Agência Brasil Pesquisa da Ipsos
Pesquisa da Ipsos

Uma pesquisa da Ipsos, encomendada pelo portal Jusbrasil, revela que 70% dos brasileiros que acreditam ter sido vítimas de ilegalidades consideram difícil ou muito difícil encontrar informações sobre seus direitos e processos judiciais. O levantamento, apresentado pela Agência Brasil, destaca a complexidade no acesso a direitos legais.

A pesquisa indica que 72% dos entrevistados ou alguém de seus domicílios tiveram ou podem ter tido algum direito violado nos últimos 12 meses. Desse total, 36% têm certeza da violação, enquanto outro 36% apenas suspeitam.

Foram realizadas 1,5 mil entrevistas em todas as regiões do país, entre 28 de julho e 4 de agosto, com margem de erro de 2,5 pontos percentuais.

O estudo destaca que 60% dos entrevistados deixam de buscar direitos ou benefícios por não saber como proceder. Já entre aqueles que identificaram uma violação, 33% buscaram uma solução, 10% estão iniciando um processo, e 17% já finalizaram questões legais.

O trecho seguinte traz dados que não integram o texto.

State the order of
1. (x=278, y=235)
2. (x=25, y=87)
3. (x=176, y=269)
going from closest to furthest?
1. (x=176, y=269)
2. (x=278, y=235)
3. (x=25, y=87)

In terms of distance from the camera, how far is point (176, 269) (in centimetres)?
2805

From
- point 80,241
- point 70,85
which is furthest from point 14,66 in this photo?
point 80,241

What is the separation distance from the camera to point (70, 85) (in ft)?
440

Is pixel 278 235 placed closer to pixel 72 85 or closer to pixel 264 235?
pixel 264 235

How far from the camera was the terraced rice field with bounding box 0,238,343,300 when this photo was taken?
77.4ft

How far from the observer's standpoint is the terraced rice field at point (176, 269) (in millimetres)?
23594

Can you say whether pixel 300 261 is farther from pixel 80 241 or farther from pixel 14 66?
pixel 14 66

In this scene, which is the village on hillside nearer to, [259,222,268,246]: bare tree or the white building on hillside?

Paulo Mariante, advogado da Rede Nacional de Advogadas e Advogados Populares, enfatiza a importância de políticas educativas para democratizar o conhecimento dos direitos desde o ensino básico. Ele critica a linguagem jurídica complexa por dificultar o acesso a informações essenciais.

Mariante aponta que defensorias públicas, estabelecidas para auxiliar juridicamente pessoas de baixa renda, ainda são recentes no Brasil. Segundo ele, só com "vontade política" o Estado poderá efetivamente garantir o acesso democrático aos direitos.